Subject: Re: your mail
To: None <current-users@netbsd.org, netbsd-advocacy@netbsd.org>
From: Thor Lancelot Simon <tls@rek.tjls.com>
List: netbsd-advocacy
Date: 04/20/1999 02:57:24
On Mon, Apr 19, 1999 at 11:18:55PM -0700, Paul Newhouse wrote:
> Thor Lancelot Simon wrote:
> 
> >FWIW "Of course it runs NetBSD." is mine, with some help from the marketing
> >guy where I used to work, who used to do image campaigns for an ad agency.
> >I could take it or leave it, but it sure beats "Multi-platform OS", and
> >when I suggested it it was pretty popular with the other developers, so we
> >went with it.
> 
> A main line of "Of course it runs NetBSD" with a subtitle that implies (or 
> out right states) "A multi-platform OS" might work well????

Actually, what we wanted in the logo was "Of course it runs NetBSD / the
world's most portable operating system".  But the daemon graphic is hard
to work with, and the artist never found a decent way to jam all that text
*and* the cute devil into a logo of a size we could reasonably expect anyone
to stamp on their web site or even the box for their product.

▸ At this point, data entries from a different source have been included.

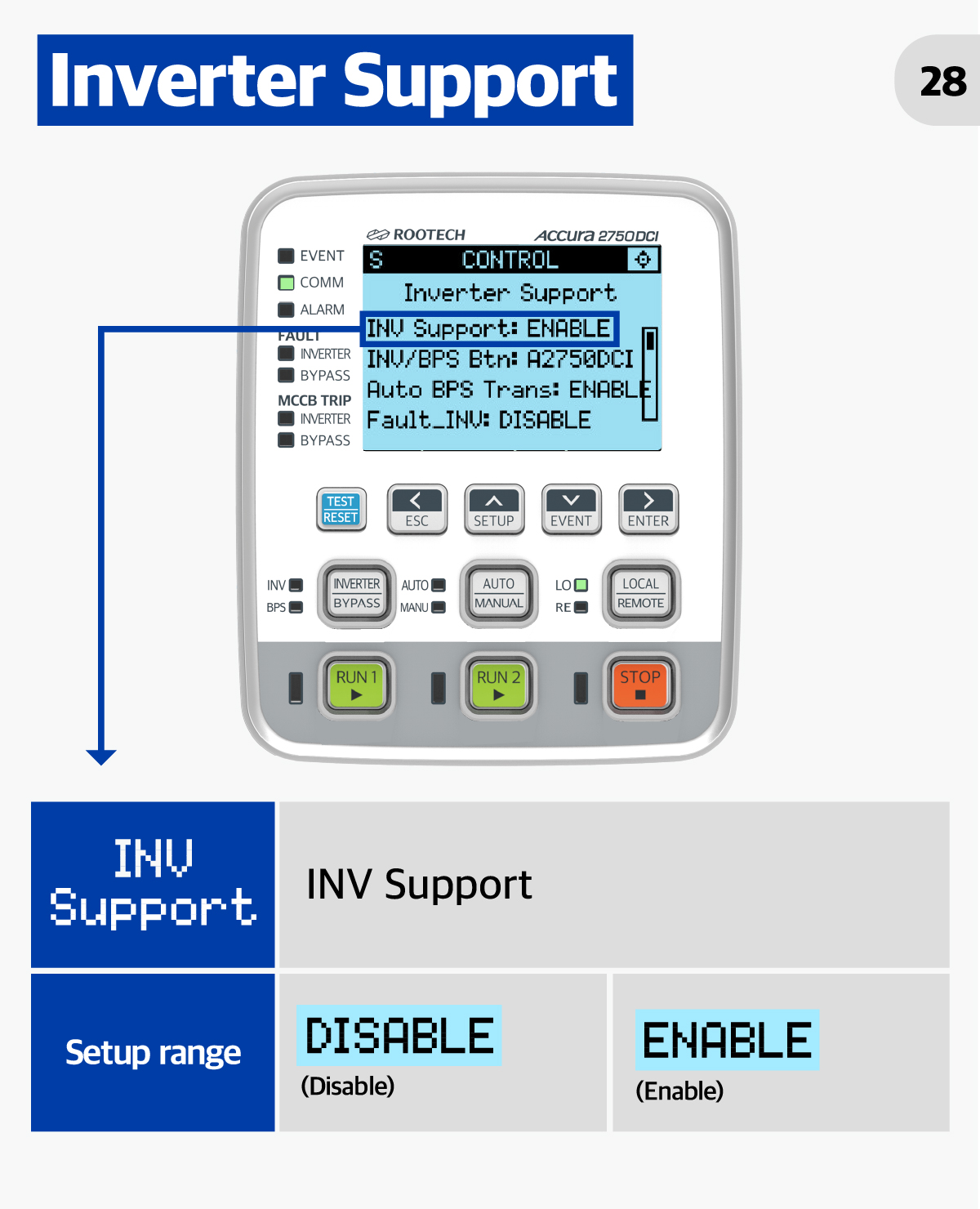 Inverter Support

28

ROOTECH Accura 2750DCI

EVENT
COMM
ALARM
FAULT
INVERTER
BYPASS
MCCB TRIP
INVERTER
BYPASS

S CONTROL
Inverter Support
INV Support: ENABLE
INV/BPS Btn: A2750DCI
Auto BPS Trans: ENABLE
Fault_INV: DISABLE

TEST RESET
ESC
SETUP
EVENT
ENTER

INV
BPS
INVERTER BYPASS
AUTO
MANU
AUTO MANUAL
LO
RE
LOCAL REMOTE

RUN 1
RUN 2
STOP

| INV Support | INV Support | |
|---|---|---|
| Setup range | DISABLE (Disable) | ENABLE (Enable) |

"The World's Most Portable Operating System" is, uh, just great -- if you
know what on earth that means.  Many people don't really appreciate what
"portability" is, unless you give them the little hint that it means that
they can run something that's "portable" on all those different kinds of
computers they might have around the office that Aren't PCs.  Think that's
a bit farfetched?  Look at all the people who want to run "NetBSD Linux"
on this VAXstation they just found, or that "weird" BeBox or abandoned
PowerMac...

"Multi-architecture OS" --  "what's an OS?  how many architectures does it
have?"

-- 
Thor Lancelot Simon	                                      tls@rek.tjls.com
	"And where do all these highways go, now that we are free?"